▶ Task prompt
Extract, character for character, the stretch of rows from the line containing "At what distance from the camera" through the end of the rows, with both ends included.

▶ Data shown
----------------------------------------
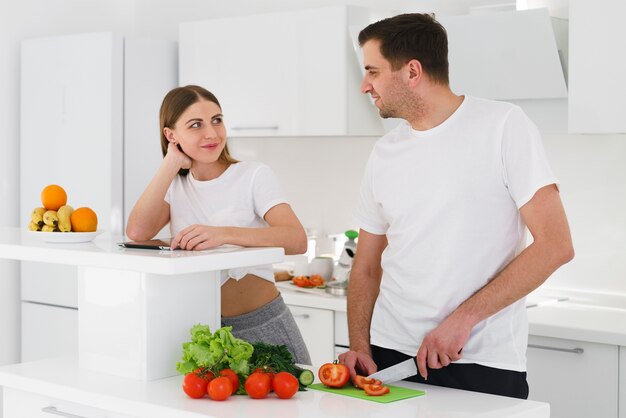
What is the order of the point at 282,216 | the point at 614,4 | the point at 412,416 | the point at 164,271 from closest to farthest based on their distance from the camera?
the point at 412,416 → the point at 164,271 → the point at 282,216 → the point at 614,4

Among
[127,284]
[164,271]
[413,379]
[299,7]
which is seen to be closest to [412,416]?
[413,379]

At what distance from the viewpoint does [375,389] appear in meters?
2.05

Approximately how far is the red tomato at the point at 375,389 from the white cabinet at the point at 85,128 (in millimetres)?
2476

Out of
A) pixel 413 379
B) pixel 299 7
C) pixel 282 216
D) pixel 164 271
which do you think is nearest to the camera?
pixel 164 271

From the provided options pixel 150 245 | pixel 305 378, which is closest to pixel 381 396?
pixel 305 378

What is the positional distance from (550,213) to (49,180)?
2969 mm

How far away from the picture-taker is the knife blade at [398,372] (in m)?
2.11

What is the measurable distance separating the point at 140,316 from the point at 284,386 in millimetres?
392

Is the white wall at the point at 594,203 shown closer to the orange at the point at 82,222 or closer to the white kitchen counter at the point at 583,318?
the white kitchen counter at the point at 583,318

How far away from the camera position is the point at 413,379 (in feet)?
7.65

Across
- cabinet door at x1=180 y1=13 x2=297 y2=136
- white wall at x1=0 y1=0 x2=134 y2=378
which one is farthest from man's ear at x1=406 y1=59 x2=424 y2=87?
white wall at x1=0 y1=0 x2=134 y2=378

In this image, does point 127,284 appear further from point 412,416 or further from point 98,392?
point 412,416

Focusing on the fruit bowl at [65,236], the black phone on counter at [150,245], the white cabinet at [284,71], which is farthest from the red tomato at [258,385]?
A: the white cabinet at [284,71]

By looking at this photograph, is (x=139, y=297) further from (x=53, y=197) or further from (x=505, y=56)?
(x=505, y=56)
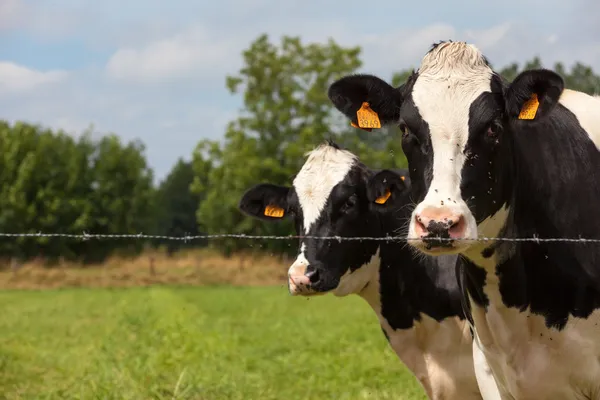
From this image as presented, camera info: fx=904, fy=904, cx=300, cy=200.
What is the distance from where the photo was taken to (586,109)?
14.4 ft

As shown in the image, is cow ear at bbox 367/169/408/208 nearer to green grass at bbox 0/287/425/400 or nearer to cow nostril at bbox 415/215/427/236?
green grass at bbox 0/287/425/400

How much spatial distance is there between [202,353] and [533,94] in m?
8.52

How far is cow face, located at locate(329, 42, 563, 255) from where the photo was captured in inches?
140

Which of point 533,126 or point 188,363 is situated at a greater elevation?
point 533,126

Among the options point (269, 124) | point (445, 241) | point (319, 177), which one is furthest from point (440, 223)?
point (269, 124)

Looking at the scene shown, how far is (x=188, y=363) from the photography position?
10438mm

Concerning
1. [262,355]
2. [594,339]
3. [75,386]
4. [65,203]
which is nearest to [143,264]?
[65,203]

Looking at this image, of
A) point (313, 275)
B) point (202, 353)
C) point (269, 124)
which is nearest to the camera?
point (313, 275)

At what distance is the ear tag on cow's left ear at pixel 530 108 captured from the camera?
397 cm

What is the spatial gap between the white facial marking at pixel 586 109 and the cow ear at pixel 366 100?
856mm

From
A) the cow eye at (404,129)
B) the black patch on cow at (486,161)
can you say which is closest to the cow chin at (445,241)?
the black patch on cow at (486,161)

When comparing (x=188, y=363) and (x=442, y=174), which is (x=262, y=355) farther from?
(x=442, y=174)

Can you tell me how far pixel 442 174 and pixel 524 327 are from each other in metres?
0.88

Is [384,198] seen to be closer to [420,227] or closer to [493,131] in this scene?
[493,131]
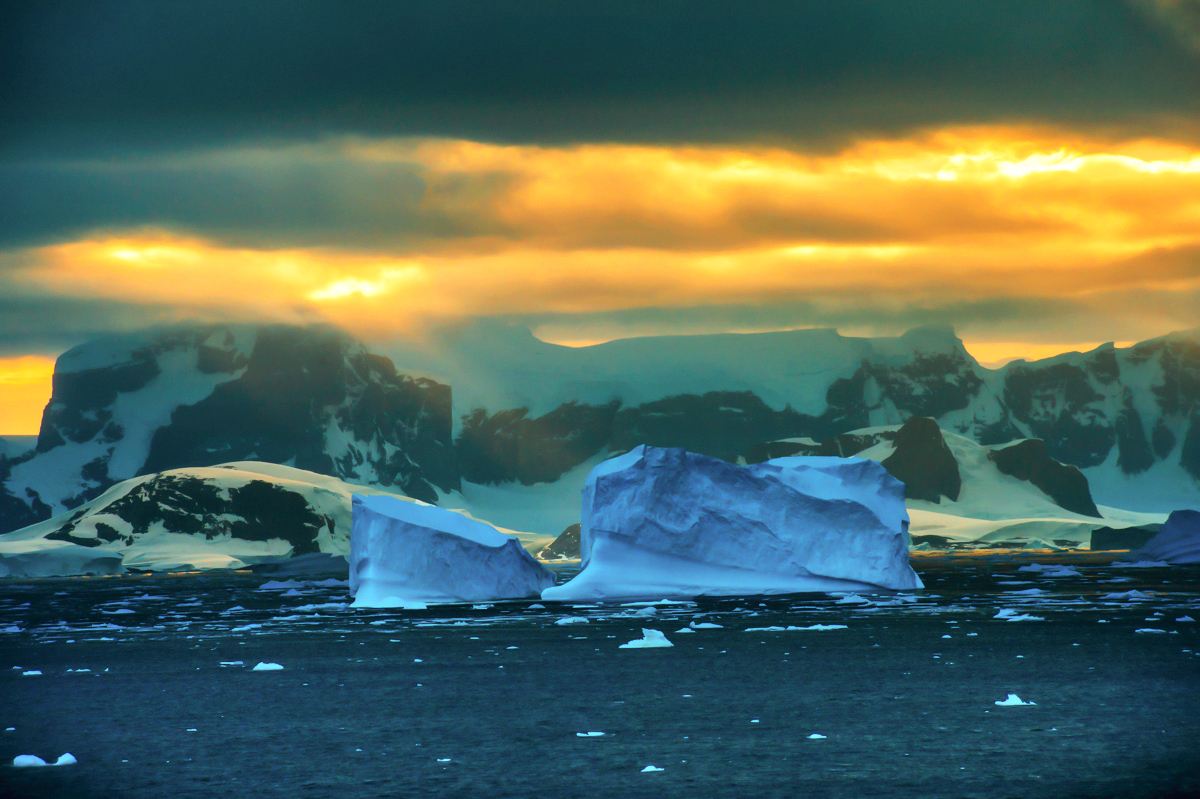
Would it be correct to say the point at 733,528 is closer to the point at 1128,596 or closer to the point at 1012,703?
the point at 1128,596

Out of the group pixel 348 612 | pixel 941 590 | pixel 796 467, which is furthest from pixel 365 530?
pixel 941 590

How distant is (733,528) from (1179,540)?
61.4 meters

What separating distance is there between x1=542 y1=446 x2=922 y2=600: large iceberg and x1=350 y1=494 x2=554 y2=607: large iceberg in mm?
4112

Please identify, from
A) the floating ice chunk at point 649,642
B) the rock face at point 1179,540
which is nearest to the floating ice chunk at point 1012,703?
the floating ice chunk at point 649,642

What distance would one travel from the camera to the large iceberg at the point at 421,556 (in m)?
62.2

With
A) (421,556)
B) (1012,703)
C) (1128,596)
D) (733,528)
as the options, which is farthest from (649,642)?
(1128,596)

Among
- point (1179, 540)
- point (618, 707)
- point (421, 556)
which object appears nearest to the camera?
point (618, 707)

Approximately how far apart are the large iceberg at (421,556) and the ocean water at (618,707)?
6.76 m

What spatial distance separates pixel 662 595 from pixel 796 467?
7239mm

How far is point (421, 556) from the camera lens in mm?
62812

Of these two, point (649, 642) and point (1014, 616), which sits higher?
point (649, 642)

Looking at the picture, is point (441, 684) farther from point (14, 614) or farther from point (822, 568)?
point (14, 614)

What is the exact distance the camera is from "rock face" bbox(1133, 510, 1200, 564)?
11175cm

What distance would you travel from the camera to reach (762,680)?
110ft
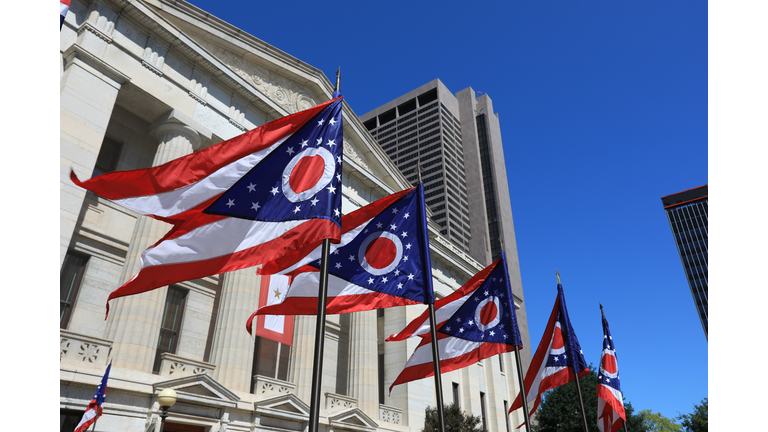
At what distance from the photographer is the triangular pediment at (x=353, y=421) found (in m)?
21.5

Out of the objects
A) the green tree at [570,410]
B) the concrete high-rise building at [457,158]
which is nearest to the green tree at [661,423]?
the concrete high-rise building at [457,158]

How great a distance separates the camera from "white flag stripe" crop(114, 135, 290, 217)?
7.13m

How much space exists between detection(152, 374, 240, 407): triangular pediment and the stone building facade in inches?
1.6

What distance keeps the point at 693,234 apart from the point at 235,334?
157m

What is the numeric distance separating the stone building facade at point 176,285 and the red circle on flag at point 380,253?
9.42m

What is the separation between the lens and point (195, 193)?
7.61m

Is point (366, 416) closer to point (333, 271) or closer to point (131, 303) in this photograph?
point (131, 303)

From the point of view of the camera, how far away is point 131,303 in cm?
1570

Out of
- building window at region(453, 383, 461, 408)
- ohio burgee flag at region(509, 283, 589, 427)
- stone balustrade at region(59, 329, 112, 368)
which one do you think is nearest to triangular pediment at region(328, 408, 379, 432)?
ohio burgee flag at region(509, 283, 589, 427)

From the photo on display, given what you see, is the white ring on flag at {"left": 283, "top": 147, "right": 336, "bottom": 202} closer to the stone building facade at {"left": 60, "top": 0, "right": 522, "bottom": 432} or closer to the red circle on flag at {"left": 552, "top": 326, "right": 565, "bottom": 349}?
the stone building facade at {"left": 60, "top": 0, "right": 522, "bottom": 432}

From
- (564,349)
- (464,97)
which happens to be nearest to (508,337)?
(564,349)

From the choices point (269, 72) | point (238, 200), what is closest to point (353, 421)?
point (238, 200)

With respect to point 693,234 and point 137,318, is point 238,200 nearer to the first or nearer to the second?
point 137,318

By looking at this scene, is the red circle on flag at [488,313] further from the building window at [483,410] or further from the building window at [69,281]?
the building window at [483,410]
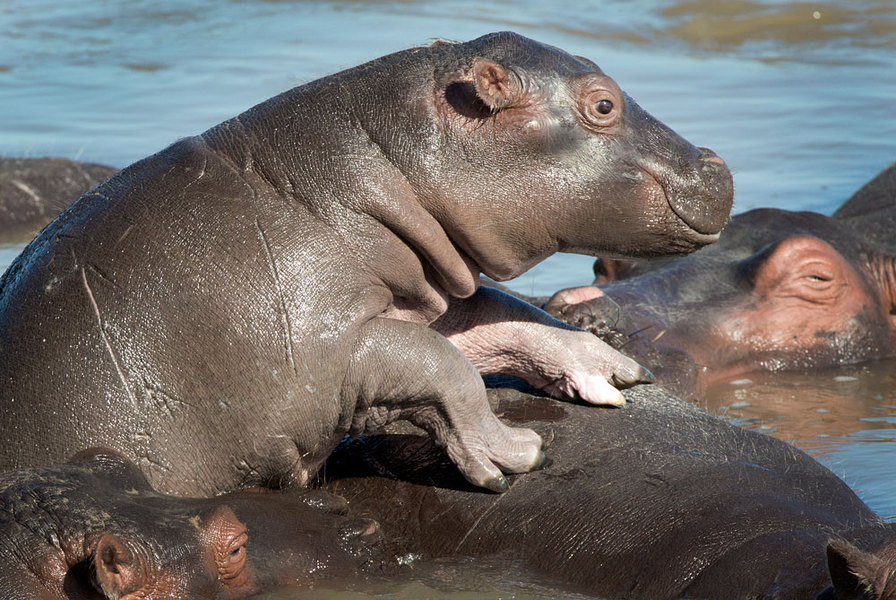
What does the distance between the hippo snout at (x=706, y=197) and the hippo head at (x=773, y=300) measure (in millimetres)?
2925

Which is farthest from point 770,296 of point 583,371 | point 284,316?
point 284,316

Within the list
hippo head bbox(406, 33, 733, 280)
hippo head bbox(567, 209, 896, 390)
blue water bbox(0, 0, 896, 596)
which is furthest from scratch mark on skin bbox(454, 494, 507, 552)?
hippo head bbox(567, 209, 896, 390)

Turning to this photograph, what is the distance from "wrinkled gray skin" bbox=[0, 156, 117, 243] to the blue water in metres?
0.85

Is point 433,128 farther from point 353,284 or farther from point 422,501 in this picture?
point 422,501

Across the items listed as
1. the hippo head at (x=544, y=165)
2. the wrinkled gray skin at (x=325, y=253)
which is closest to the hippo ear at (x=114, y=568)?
the wrinkled gray skin at (x=325, y=253)

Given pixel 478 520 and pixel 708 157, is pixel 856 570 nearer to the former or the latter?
pixel 478 520

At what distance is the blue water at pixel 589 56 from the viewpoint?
1313 centimetres

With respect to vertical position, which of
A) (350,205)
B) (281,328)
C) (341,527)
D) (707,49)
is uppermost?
(350,205)

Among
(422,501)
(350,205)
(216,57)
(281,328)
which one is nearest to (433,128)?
(350,205)

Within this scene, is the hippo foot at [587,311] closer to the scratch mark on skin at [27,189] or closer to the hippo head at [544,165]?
the hippo head at [544,165]

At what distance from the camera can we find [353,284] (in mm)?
4801

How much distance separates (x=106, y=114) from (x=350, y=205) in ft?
39.5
----------------------------------------
▶ Complete answer
At what distance from the camera can we find [353,284] (in mm)?
4801

How much distance separates (x=106, y=114) from (x=350, y=205) in ft?
39.5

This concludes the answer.